Can I limit page size for unified memory?


I am transferring data from GPU1 to GPU2 using a unified (int) array T[nrblocks * 10240]. Each block in the grid writes data at &T[blockIdx.x * 10240]. For certain reasons I need to set the length for each block to 10240.

Some facts:

  1. not all blocks will write to T at the same time
  2. most of the times GPU1 only writes hundreds of data in T
  3. GPU2 will clear the slot when it used the data stored in there
  4. The idea of using unified memory is that I don’t need to transfer whole array from GPU1 to GPU2

Pages faults happen when GPU2 is reading data, the problem is that the page size often are 64KB or more.

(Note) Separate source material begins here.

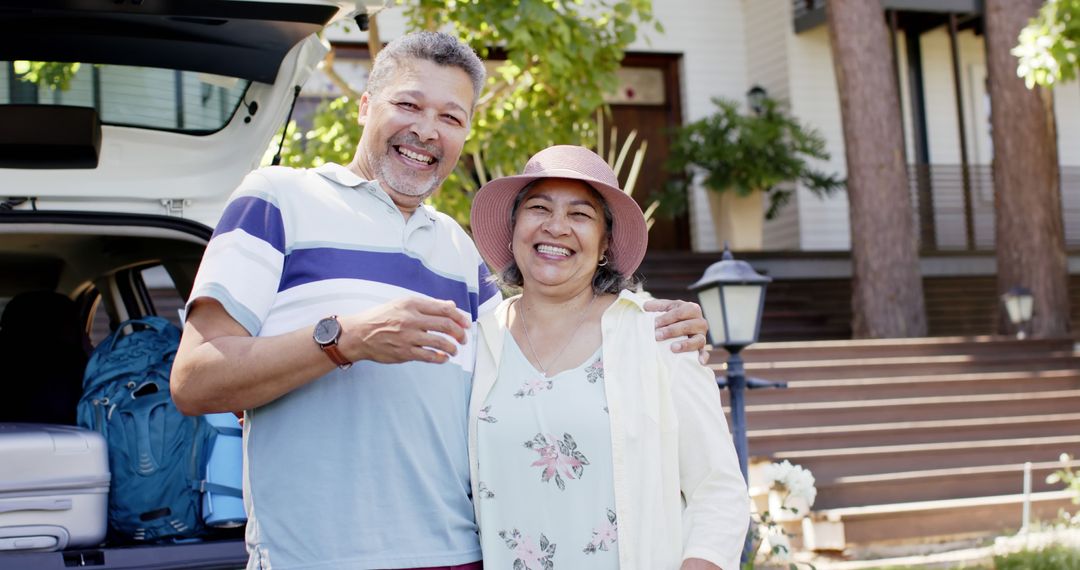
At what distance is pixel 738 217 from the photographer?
1388 centimetres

Because each block has 10240 slots, which is 10240 * 4 / 1024 = 40KB, when page size > 40KB, empty slots supposed to be in GPU1 are moved to GPU2. Then when the corresponding block in GPU1 tries to write data, pages fault will occur. And if the page size > 40KB again, there could be another page fault… And nvprof tells me the max page faults size is 2MB…

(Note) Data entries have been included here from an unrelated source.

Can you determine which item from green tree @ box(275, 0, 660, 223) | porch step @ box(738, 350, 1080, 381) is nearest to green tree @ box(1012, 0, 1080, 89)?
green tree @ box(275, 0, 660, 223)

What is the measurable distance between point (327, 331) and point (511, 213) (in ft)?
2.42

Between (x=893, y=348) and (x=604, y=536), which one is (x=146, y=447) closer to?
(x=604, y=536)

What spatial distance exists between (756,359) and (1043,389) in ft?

So I need to limit the page size to 40KB to reduce the number of page faults.

Is there a way to set a limit to page size for a given value? Or any other solutions?

Thanks in advance!

Page sizes need hardware support and operating system support so you usually can’t set them to any value. 4KB 64KB and 4MB re sizes that I know about being supported by for example Linux.